PROBLEMI E COMPITI =>
(A) Secondo la recensione di Paratissima 14, in quali giorni si è svolta la manifestazione?
(B) Come si traduce in inglese questa frase della recensione di Paratissima 14: «Asciugate le lacrime per l’innocenza perduta in nome del vile denaro, non si può che apprezzare un’organizzazione sempre più efficiente e collaudata.»?
(C) Prosegui la recensione di Paratissima 14 a partire dall'ultima frase riportata.

BLOCCO DI TESTO =>
━━━

PARATISSIMA 14 – Feeling different Marco Salvario
PARATISSIMA 14
– Feeling different
Marco Salvario
Quattordicesimo anno di
Paratissima a Torino e la manifestazione ha confermato come locazione
la caserma La Marmora, sede sicuramente spaziosa e intrigante,
purtroppo non sempre adattata alla destinazione artistica. Di questo
limite sono testimonianza il primo e secondo piano, inaccessibili ai
portatori di handicap e faticosi da raggiungere anche per i
visitatori meno giovani. Tali spazi, ma sicuramente sono io troppo
sospettoso e mal pensante, sono stati assegnati a quegli artisti non
spalleggiati da galleristi e sponsor influenti, proprio quegli
artisti che qualche anno fa erano la vera anima e la vita della
manifestazione. Peccato, Paratissima sempre più è un competitore
(commerciale) di Artissima e non un’alternativa artistica.
Asciugate le lacrime per
l’innocenza perduta in nome del vile denaro, non si può che
apprezzare un’organizzazione sempre più efficiente e collaudata.
La manifestazione si è
svolta da mercoledì 31 ottobre a domenica 4 novembre 2018.
La selezione sugli
artisti ne ha ridotto drasticamente il numero, dai più di 500 della
scorsa edizione a circa 360, e non sono pochi coloro che, pur avendo
partecipato a edizioni del passato, mi hanno detto di non essere più
interessati a utilizzare la vetrina di Paratissima per presentare le
proprie opere. Sono aspetti che dovrebbero essere esaminati con
attenzione e la mia analisi è che se una volta gli artisti cercavano
Paratissima per farsi conoscere, ora si trovano a parlare con
un’organizzazione che non è interessata tanto a far scoprire e
pubblicizzare talenti quanto a fare girare soldi e vendere opere.
Per questo, lo ripeto,
visitando la manifestazione mi è rimasta dentro l’immagine di un
mondo che ha perso la sua ironia selvaggia e disordinata per
diventare un serio e rigido mercato d’arte; proprio quel sistema
contro di cui Paratissima era donchisciottescamente nata. Non voglio
infierire, questo è il destino delle manifestazioni che sopravvivono
alla loro infanzia e, proprio per questo, forse non dovrebbe essere
permesso loro di sopravvivere più di dieci anni.
Il successo di pubblico è
stato notevole, 45 mila visitatori, dieci in meno della una volta
rivale e ora sorellastra Artissima. Nonostante l’apertura anche al
mattino, si tratta però di mille visitatori in meno rispetto
all’ultima edizione, però l’offerta artistica a Torino è stata
ricchissima e forse troppo concentrata tutta nella stessa settimana.

━━━

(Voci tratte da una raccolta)
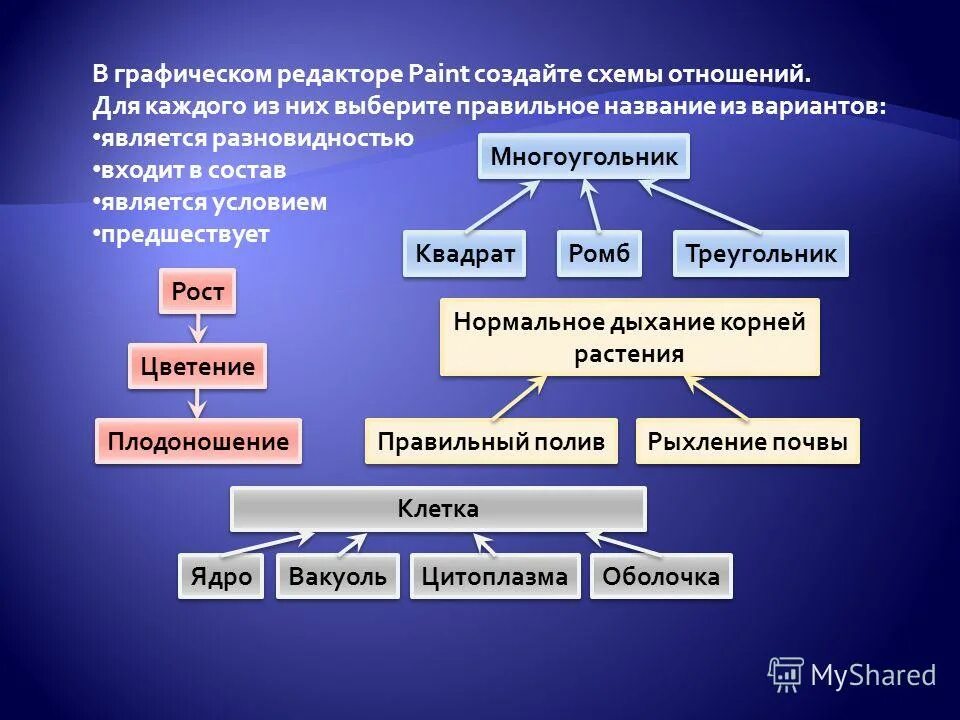 В графическом редакторе Paint создайте схемы отношений. Для каждого из них выберите правильное название из вариантов:
•является разновидностью
•входит в состав
•является условием
•предшествует

Многоугольник

Квадрат

Ромб

Треугольник

Рост

Цветение

Плодоношение

Нормальное дыхание корней растения

Правильный полив

Рыхление почвы

Клетка

Ядро

Вакуоль

Цитоплазма

Оболочка

MyShared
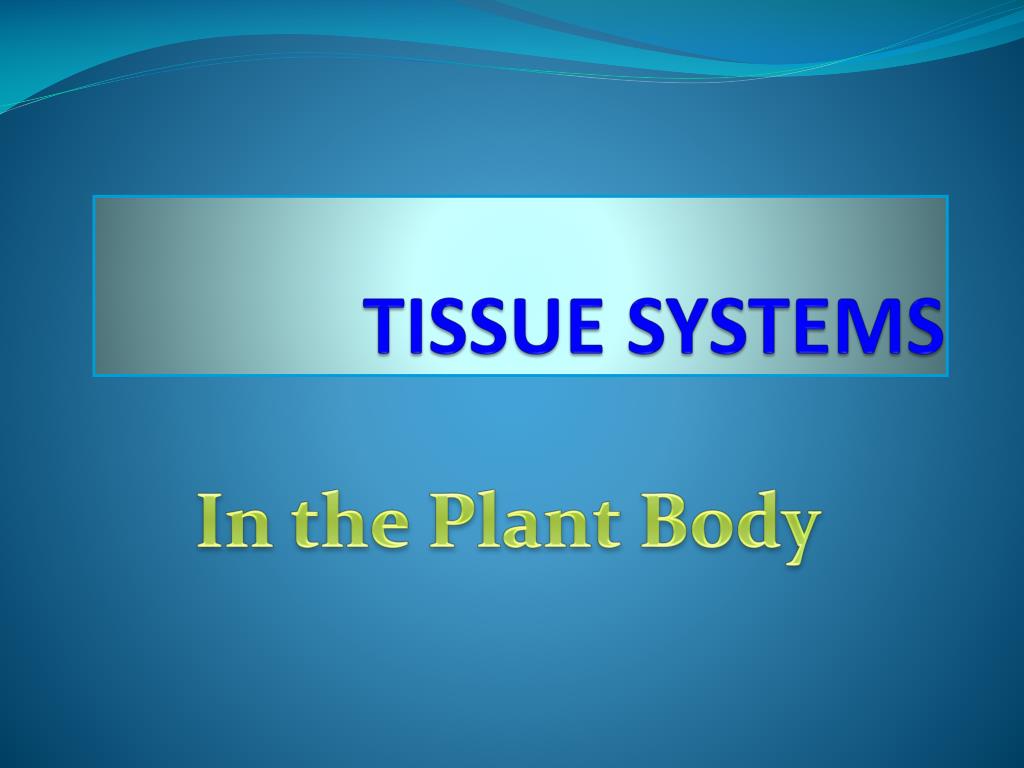 TISSUE SYSTEMS

In the Plant Body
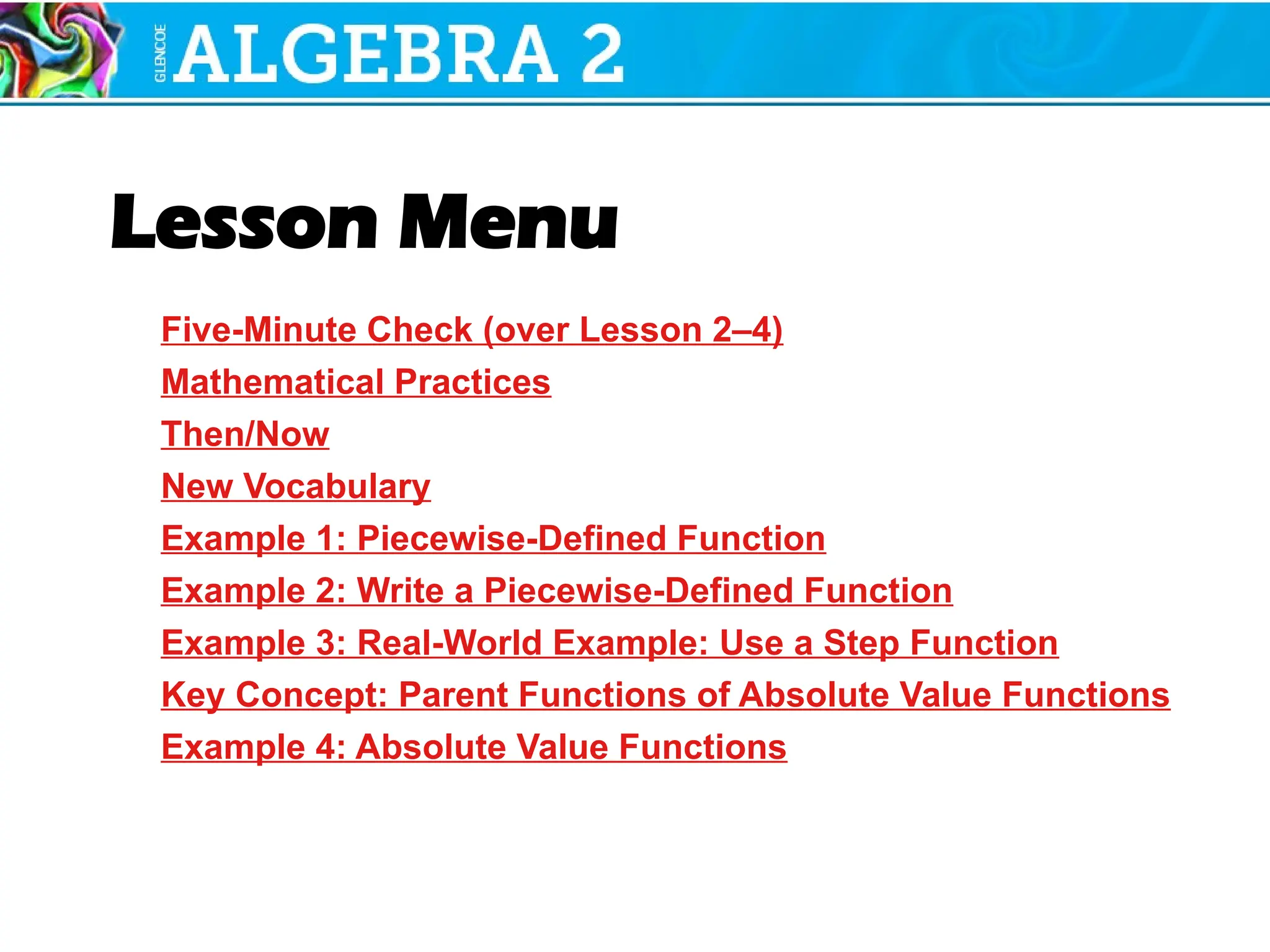 GLENCOE ALGEBRA 2

Lesson Menu

Five-Minute Check (over Lesson 2–4)

Mathematical Practices

Then/Now

New Vocabulary

Example 1: Piecewise-Defined Function

Example 2: Write a Piecewise-Defined Function

Example 3: Real-World Example: Use a Step Function

Key Concept: Parent Functions of Absolute Value Functions

Example 4: Absolute Value Functions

━━━

RISPOSTE NUMERATE =>
(A) Da mercoledì 31 ottobre a domenica 4 novembre 2018.

(B) Once the tears for innocence lost in the name of filthy lucre have been dried, one can only appreciate an organization that is increasingly efficient and well-proven.

(C)
Prima di iniziare la mia
personale analisi dell’evento, lasciatemi puntualizzare:
- Le segnalazioni e i giudizi che leggerete in quest’articolo sono pareri personali e riguardano opere di artisti che mi hanno colpito favorevolmente. Se uno degli espositori si trova citato, è perché la sua opera mi è piaciuta. Se non si parla di lui, o non mi ha interessato, o il caso ha voluto che le sue opere mi sfuggissero.
- Mi sono soffermato esclusivamente su opere di pittura, scultura, grafica e fotografia, mentre non ho considerato multimedialità, moda, design, musica ecc.
- L’elenco che segue non è una classifica ed è nato dalla sistemazione casuale delle fotografie che ho scattato.
Parallela alla
manifestazione principale si è svolta Paratissima “Art in the
city”, con locazioni sparse per Torino. Gli artisti coinvolti in
tale manifestazione non sono trattati in questo articolo.
Roberta Capello
Non so se le opere del
progetto “Rispecchiami” posso essere considerate ritratti
fotografici. Lo sono sotto un certo aspetto, con volti che emergono
in uno squarcio di luce da un nero profondo, però sono volti doppi,
perché a ogni faccia se ne sovrappone una seconda; a volte si tratta
di persone molto simili, a volte invece è profondo il solco
dell’età. Fratelli, allora, o genitore e figlio, o semplicemente
amici.
Il confronto tra i
lineamenti, tra gli sguardi, diventa per l’occhio del visitatore
una sfida istintiva.
Chissà, forse è vero
che si finisce ad assomigliare a chi si ama, ma il messaggio e la
ricerca dell’opera di Roberta Capello, sono più profondi, vanno in
una direzione che può richiamare la fisiognomica di Beccaria,
rivisitata però con una sensibilità profonda e palpitante, rivolta
a rinserrare legami che non sono esteriori ma profondi e “chimici”.
Rileggendomi, scopro di
avere già segnalato questa artista come pittrice nella precedente
edizione di Paratissima: esploratrice di tecniche e metodi espressivi
molto diversi, con queste opere dimostra di possedere anche nella
fotografia un linguaggio espressivo estremamente efficace.
Ugo Ricciardi
Quanto è importante in
una fotografia artistica il modo e la tecnica con cui è stata
realizzata? Personalmente ho sempre pensato che il risultato sia
molto più importante del mezzo utilizzato per raggiungerlo, così,
davanti a un frettoloso esame dei “Notturni” di Ugo Ricciardi, ho
pensato con una certa indolenza: “Bello, però oggi con i programmi
di grafica si riesce a fare di tutto.” Errore mio! L’artista
realizza le opere nel buio più profondo della notte, utilizzando o
l’opera di un assistente, in certe immagini s’intuisce la sua
presenza, che sposti le luci, o addirittura un drone che percorra
geometrie chiuse. Chapeau!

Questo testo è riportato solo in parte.